Florescer Mulheres: “Eu achava que era errado querer ter minha própria vida”

“Hoje, me sinto fortalecida. Encontrei o apoio que eu precisava para entender que posso ser independente, financeiramente e como pessoa e ser mais feliz. Eu achava que era errado querer ter minha própria vida, porque minha avó me criou pensando assim, que a mulher deveria viver para o marido. Ninguém deve ser escravo de outro. Toda pessoa precisa ter liberdade. Esse curso, embora curto, me ajudou a enxergar isso, a ter outro olhar, como mulher e como ser humano”. O depoimento é de Clara, 29 anos, professora e empresária, vítima de violência doméstica e integrante do quinto grupo operativo do projeto Florescer Mulheres, mantido pelo Ministério Público da Paraíba.
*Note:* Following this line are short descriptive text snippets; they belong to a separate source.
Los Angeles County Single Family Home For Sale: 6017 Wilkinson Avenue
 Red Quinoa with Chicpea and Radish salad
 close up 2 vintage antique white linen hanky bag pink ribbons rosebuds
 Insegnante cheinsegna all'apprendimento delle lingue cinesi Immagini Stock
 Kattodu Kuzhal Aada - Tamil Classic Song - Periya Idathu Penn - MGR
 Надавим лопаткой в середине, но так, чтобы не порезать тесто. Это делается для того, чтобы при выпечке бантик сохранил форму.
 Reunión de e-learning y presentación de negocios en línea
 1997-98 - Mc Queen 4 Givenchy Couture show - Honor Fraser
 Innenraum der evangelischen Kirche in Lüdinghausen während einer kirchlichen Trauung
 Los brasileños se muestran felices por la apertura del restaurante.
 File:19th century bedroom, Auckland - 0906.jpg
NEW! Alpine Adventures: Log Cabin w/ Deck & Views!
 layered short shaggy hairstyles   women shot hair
Ela é um exemplo de qualquer mulher pode sofrer violência doméstica, independente do grau de instrução, raça, classe social…, e o que pode mudar a história de uma vítima é como ela vai lidar com essa situação. Apesar de ter carteira de habilitação, ela disse que não dirigia e que saiu da casa da avó para morar com a família do marido, embora seu sonho fosse ter seu próprio lar. Hoje, ela está mudando sua própria realidade e se diz feliz.

Clara contou que sofreu violência doméstica há dois anos e prestou queixa contra o companheiro. Em alguns momentos, quis voltar atrás, mas recebeu apoio da Promotoria da Mulher para ir adiante, entendendo que o processo é necessário, mesmo que tenha decidido se reconciliar com o marido. “Estamos juntos, mas com outra cabeça. Ele vai participar do Projeto Refletir (uma iniciativa também do Ministério Público voltada para reduzir a reincidência da violência). Esses projetos ajudam a mudar a nossa mente”, disse.

 

Disseminando a mensagem

O último grupo operativo para mulheres vítimas de violência foi encerrado nessa quinta-feira (04/10), com a participação de cinco mulheres com histórico de violência. Elas, inclusive, darão seus depoimentos em um evento do Dia Nacional de Combate à Violência contra a Mulher, organizado pelo Unipê, em parceria com o Ministério Público, que vai acontecer no próximo dia 10, no auditório do centro universitário, das 13h às 22h. As inscrições devem ser feitas via formulário eletrônico no endereço : https://bit.ly/2lTNsyK.

A promotora de Justiça que atua na área da violência doméstica em João Pessoa, Dulcerita Alves, é gestora e executora dos projetos Refletir e Florescer, na Capital, que têm o objetivo de quebrar o ciclo da violência doméstica. As iniciativas são desenvolvidas na ótica de que punir é necessário, mas é preciso trabalhar para evitar que as agressões se repitam.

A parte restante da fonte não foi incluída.